Extract provided =>
Jaguar Land Rover’s sales to retailers surge as semiconductor shortages ease
Jaguar Land Rover today reported a surge in the number of sales to retailers, as the semiconductor shortages that have plagued the automotive industry for the past three years begin to ease.
The luxury car maker produced 79,591 vehicles in the three months to 31 December, 15 per cent up on last year’s levels.
Wholesale volumes – which represent the number of cars sold to dealerships – were 5.7 per cent higher compared to the previous quarter and were driven by the North American and UK markets, which respectively reported a 17 per cent and 13 per cent hike.
Whereas sales in China were 13 per cent down as a result of Covid-related headwinds.
Initially a byproduct of the pandemic, supply chain issues – including chip shortages – were magnified by the Covid restrictions imposed by Beijing’s government, which led to significant disruption to trade.
Despite the pandemic’s impact on the Chinese market, the car maker continues to see a strong demand for its vehicles.
Jaguar Land Rover’s (JLR) total order book went up to 215,000 orders at the end of December – 4.9 per cent up on September levels.

Dataset excerpts =>
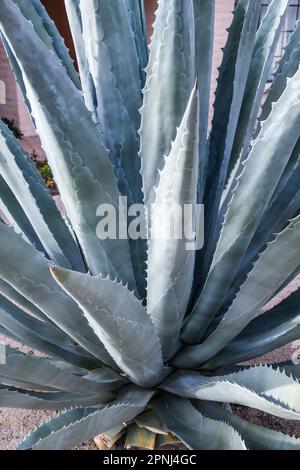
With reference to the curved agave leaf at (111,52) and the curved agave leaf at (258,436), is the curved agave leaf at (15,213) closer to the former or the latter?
the curved agave leaf at (111,52)

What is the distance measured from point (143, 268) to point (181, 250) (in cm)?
28

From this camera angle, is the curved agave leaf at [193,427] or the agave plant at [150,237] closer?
the agave plant at [150,237]

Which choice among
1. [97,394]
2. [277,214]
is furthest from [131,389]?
[277,214]

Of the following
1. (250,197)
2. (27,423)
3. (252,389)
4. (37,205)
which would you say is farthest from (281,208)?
(27,423)

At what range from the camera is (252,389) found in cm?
111

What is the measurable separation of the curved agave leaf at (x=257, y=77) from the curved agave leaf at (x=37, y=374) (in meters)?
0.68

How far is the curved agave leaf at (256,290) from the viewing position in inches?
40.6

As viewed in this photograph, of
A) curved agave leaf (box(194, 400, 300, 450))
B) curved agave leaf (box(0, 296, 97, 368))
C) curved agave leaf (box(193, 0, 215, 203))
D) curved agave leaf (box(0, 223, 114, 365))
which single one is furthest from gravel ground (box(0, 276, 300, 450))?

Prompt 1 => List every percentage change given in the Jaguar Land Rover sales report, with what each one measures.
Prompt 2 => Write the next few sentences of the Jaguar Land Rover sales report, picking up after its last sentence.
The listing has nothing to do with the Jaguar Land Rover sales report.

Written answer 1 =>
- 15 per cent: vehicles produced in the three months to 31 December, compared with last year
- 5.7 per cent: wholesale volumes, compared with the previous quarter
- 17 per cent: rise in the North American market
- 13 per cent: rise in the UK market
- 13 per cent: drop in sales in China
- 4.9 per cent: rise in the total order book compared with September

Written answer 2 =>
A company spokesperson said the increased order book reflects a stronger client demand, “particularly for our new Range Rover, new Range Rover Sport and Defender models.”
Demand for the new Range Rover and the new Range Rover Sport has more than doubled, going up from 13,537 units in the second quarter of 2022 to almost 27,000 three months later.
JLR’s sales results come amid hopes of recovery for the wider UK automotive industry.
The Society of Motor Manufacturers and Traders (SMMT) told journalists last week it expected 2023 to be a year of recovery.
According to chief executive Mike Hawes, the UK automotive sector will deliver a 15 per cent growth worth an additional £10bn this year.
The pent-up demand for new cars will act as a buffer against the cost-of-living crisis biting into Britons’ pockets.